Complex reports currently do not support interaction with other controls.

Usage Limitations and Notes for Complex Tables (Advanced Reports):

  1. Row limit not enforced: The system-wide setting that caps the number of rows exported from a table does not apply to complex tables. Because a complex table can merge multiple Datasets through template rendering, the usual per-table export limit is meaningless here and is therefore unsupported.
  2. Dataset row limit: Rendering a template with data is memory-intensive, so we cap the rows used for template rendering at 500,000 by default. This can be adjusted via the configuration key COMPLEX_TABLE_DB_QUERY_LIMIT; keep the value moderate to avoid excessive memory consumption.
  3. Display format setting: Display formats are configured inside individual cells, unlike other Charts where they are set on the axis.
  4. Chinese-character garbling on export: If Chinese characters appear garbled in exported PDF or Excel files, install the required Chinese fonts on the server and set the configuration key GRAPECITY_GCEXCEL_FONTS_PATH to the parent directory that contains those fonts.

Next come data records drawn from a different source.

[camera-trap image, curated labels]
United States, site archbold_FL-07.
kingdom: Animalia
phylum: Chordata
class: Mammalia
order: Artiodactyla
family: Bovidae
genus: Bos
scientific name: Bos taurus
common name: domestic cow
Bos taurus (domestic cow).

  5. Cross-source calculations in templates not supported: You cannot use template formulas to compute across multiple data sources. Combine the sources into a single Dataset first, then use that Dataset in the complex table.

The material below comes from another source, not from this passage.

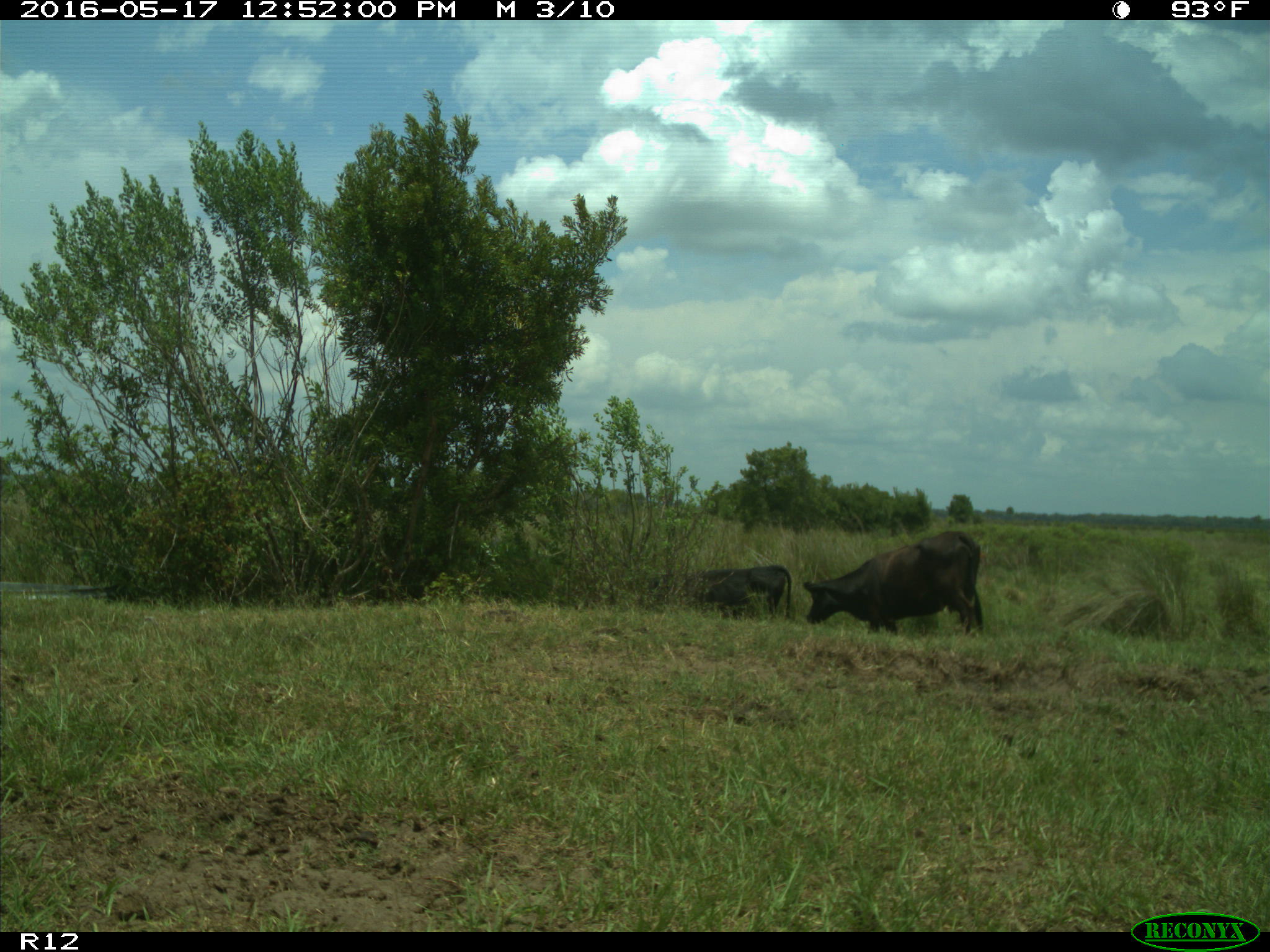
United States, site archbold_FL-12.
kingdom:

  6. Overall border when printing: A complex table is printed with an overall border. If you do not want it, download the data and print it externally.

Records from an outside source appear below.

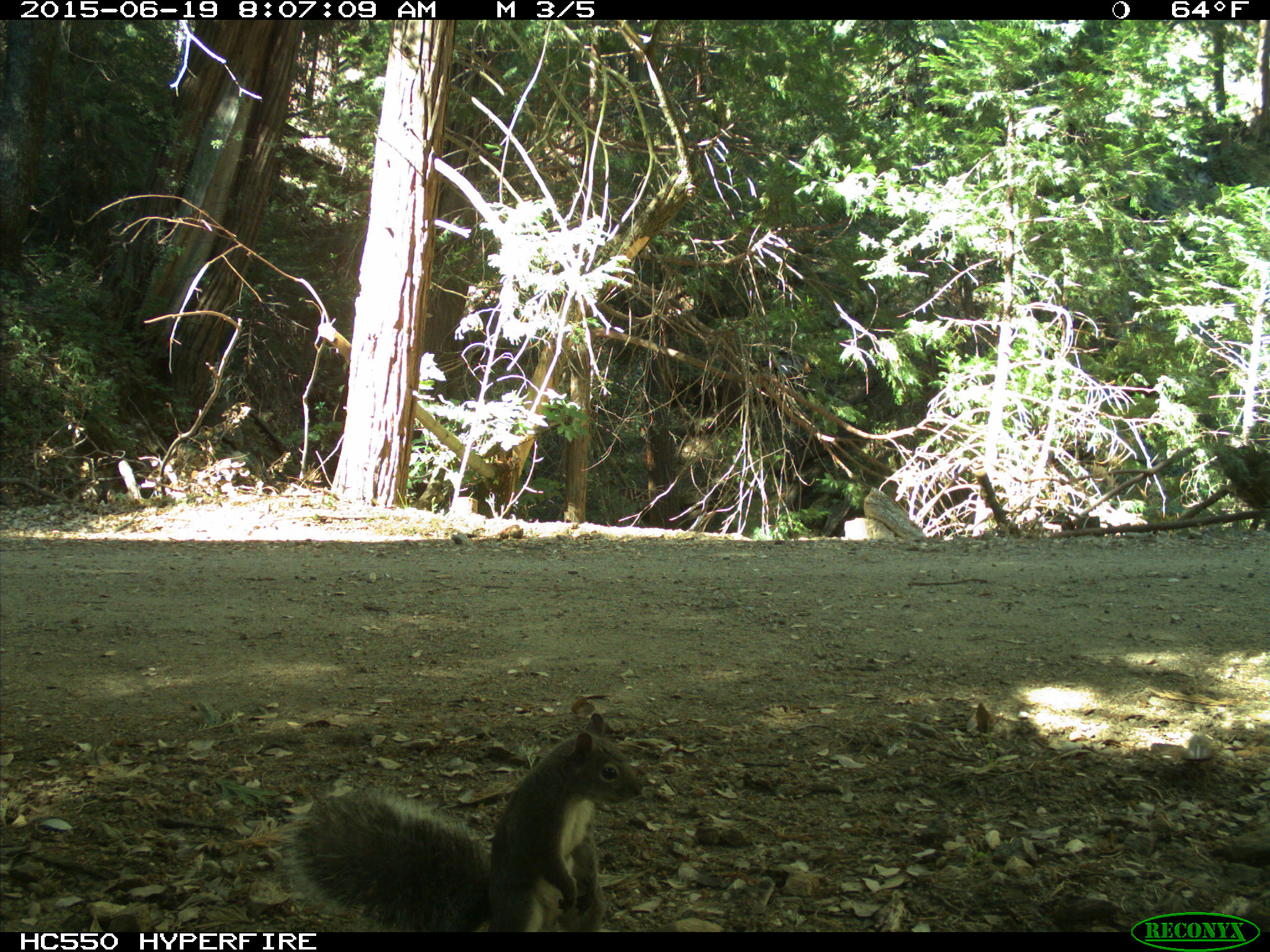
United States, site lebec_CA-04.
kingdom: Animalia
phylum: Chordata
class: Mammalia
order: Rodentia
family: Sciuridae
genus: Sciurus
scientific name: Sciurus carolinensis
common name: eastern gray squirrel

  7. Null-value display issues: A null injected into the template may turn into an unexpected number and can even freeze the browser. Replace nulls in the Dataset before rendering (e.g., via null-value replacement).
  8. Conditional formatting fails under paging: When paging is enabled, conditional formatting stops working; disable paging in this scenario.
  9. QR-code recognition fails under paging: When paging is enabled, QR-code recognition stops working; disable paging in this scenario.
  10. Image recognition fails under paging: When paging is enabled, image recognition stops working; disable paging in this scenario.
  11. Double-equals formula templates fail under paging: When paging is enabled, double-equals formula templates (e.g., {{==round(B8-C8,2)}}) stop working; disable paging in this scenario.
  12. Text and date fields cannot be non-group aggregated: In the axes of a complex table, text and date fields can only be used for grouping, not for aggregations such as max. Doing so causes display anomalies; aggregate in the Dataset first, then render the complex table in detail mode.
  13. Only one Sheet supported: The template must contain a single Sheet; multiple Sheets are not supported.
  14. Detail and aggregate data are computed separately: If one axis is detail and the other is an aggregate calculation, they should not be set as each other’s grouping field; such a setting will be ignored.
  15. Exporting to Excel disables QR-codes and images: QR-code generation and image-URL recognition are features of the complex table itself, not of Excel, so they will be lost after Excel export.